朕の存念貫徹の段、全くその方の忠誠、深く感悦と申されたのです(綾瀬はるか)

「堂上以下、暴論をつらね、不正の処置増長につき、痛心堪え難く、内命を下せしところ、速やかに領掌し、憂患をはらってくれ、朕の存念貫徹の段、全くその方の忠誠、深く感悦の余り、右一箱これを遣わすものなり」

朝廷の公卿たちが勝手にふるまい、天皇をないがしろにして、政治をみだしていることに心を痛めていたので、奸臣の一掃を命じたところ、ただちに行動し、不逞の輩を退治してくれて、天皇の心の憂さを晴らしてくれた会津公の忠誠の心に深く喜ばしさをかんじたので、ここにこれをつたえる・・・と八月十八日の政変に感激した孝明天皇は会津藩主兼京都守護職の松平容保を褒め称えた。

ご宸翰には御製が添えられていた。

「たやすからざる世にもののふの忠誠の心をよろこびてよめる 」

「やわらくも たけき心も 相生の まつの落葉の あらす栄えん」

「もののふと こころあはして いはほをも つらぬきてまし 世々の思ひて」

困難の多い世の中であるのに・・・武士の忠誠心というもののありがたさを感じ歌にした。

天皇家も武家も共に不滅である・・・相生の松のようにお互いが支え合い永遠に栄えたいものだ。

武士と心を一つにして、厳しい状況を打破することは、天皇家代々の方針である。

・・・公武合体を推進しつつ、天皇親政を夢見る孝明天皇の率直な気持ちがあふれている。

課題と演習 -
a) 孝明天皇の宸翰についての本文で、天皇が忠誠を褒め称えた相手は誰ですか。
b) 孝明天皇の宸翰についての本文を、最後の文に続けて書き継いでください。

データ一覧 -
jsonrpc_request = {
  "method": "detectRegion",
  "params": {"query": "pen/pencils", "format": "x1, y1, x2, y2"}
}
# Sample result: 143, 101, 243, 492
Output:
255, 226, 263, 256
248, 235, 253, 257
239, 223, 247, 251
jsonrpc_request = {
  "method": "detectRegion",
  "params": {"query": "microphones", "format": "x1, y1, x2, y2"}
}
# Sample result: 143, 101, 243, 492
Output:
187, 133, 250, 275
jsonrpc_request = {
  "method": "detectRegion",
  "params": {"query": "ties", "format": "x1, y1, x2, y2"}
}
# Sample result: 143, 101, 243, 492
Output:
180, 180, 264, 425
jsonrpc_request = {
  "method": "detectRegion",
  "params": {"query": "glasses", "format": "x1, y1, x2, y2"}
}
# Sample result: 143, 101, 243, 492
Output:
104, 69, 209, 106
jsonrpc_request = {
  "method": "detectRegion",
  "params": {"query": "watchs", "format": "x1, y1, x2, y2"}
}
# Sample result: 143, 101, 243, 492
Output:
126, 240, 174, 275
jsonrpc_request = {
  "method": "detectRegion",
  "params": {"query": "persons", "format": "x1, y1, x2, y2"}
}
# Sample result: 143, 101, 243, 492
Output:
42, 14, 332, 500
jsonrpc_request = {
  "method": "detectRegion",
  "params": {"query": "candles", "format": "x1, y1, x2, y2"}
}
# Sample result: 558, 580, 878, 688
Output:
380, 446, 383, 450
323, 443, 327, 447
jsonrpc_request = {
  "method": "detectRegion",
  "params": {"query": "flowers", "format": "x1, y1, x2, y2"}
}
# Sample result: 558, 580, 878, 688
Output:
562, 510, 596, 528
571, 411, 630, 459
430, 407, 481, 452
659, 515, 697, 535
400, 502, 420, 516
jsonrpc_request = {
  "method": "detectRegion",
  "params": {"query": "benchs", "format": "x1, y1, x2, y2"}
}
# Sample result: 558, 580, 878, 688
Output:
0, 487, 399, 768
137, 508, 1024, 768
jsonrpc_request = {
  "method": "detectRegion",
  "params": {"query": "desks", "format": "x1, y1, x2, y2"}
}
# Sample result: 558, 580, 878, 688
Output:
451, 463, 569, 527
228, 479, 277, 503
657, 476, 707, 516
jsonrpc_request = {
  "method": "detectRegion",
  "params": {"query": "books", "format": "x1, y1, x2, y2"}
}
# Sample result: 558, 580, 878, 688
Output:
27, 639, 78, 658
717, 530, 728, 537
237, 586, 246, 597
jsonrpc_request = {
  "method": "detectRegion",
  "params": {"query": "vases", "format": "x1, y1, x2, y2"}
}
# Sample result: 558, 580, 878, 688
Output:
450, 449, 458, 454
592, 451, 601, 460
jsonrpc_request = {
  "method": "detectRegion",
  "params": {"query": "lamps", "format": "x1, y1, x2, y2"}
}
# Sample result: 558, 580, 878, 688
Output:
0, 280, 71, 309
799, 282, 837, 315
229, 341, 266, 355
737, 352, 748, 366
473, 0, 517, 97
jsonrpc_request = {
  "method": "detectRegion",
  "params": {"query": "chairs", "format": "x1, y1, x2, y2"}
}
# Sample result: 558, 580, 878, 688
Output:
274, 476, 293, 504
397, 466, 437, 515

課題別の解答 -
a) 会津藩主兼京都守護職の松平容保です。

b)
言わば、公家も将軍家も飛ばして、会津公こそ天皇の側近だと告げられたようなもので会津公の畏れ多さは尋常ではなかったと思われる。

で、『八重の桜・第9回』(NHK総合20130303PM8~)作・山本むつみ、演出・一木正恵を見た。例によってシナリオに沿ったレビューはikasama4様を推奨します。今回はひな祭り大特集・ついにキタ━━━━(゚∀゚)━━━━!!女性陣で会津藩主・松平容保の義理の姉にして上総飯野藩主の娘、豊前中津藩主の元妻、美貌の姫君・松平熈姫様と主人公・山本八重の近所の娘にして熈姫様の御祐筆、後に斎藤一の妻となる高木時尾の二大描き下ろしでお得でございます。「篤姫」の滝山と「龍馬伝」の千葉佐那が再び幕末に降臨、万歳三唱でございます。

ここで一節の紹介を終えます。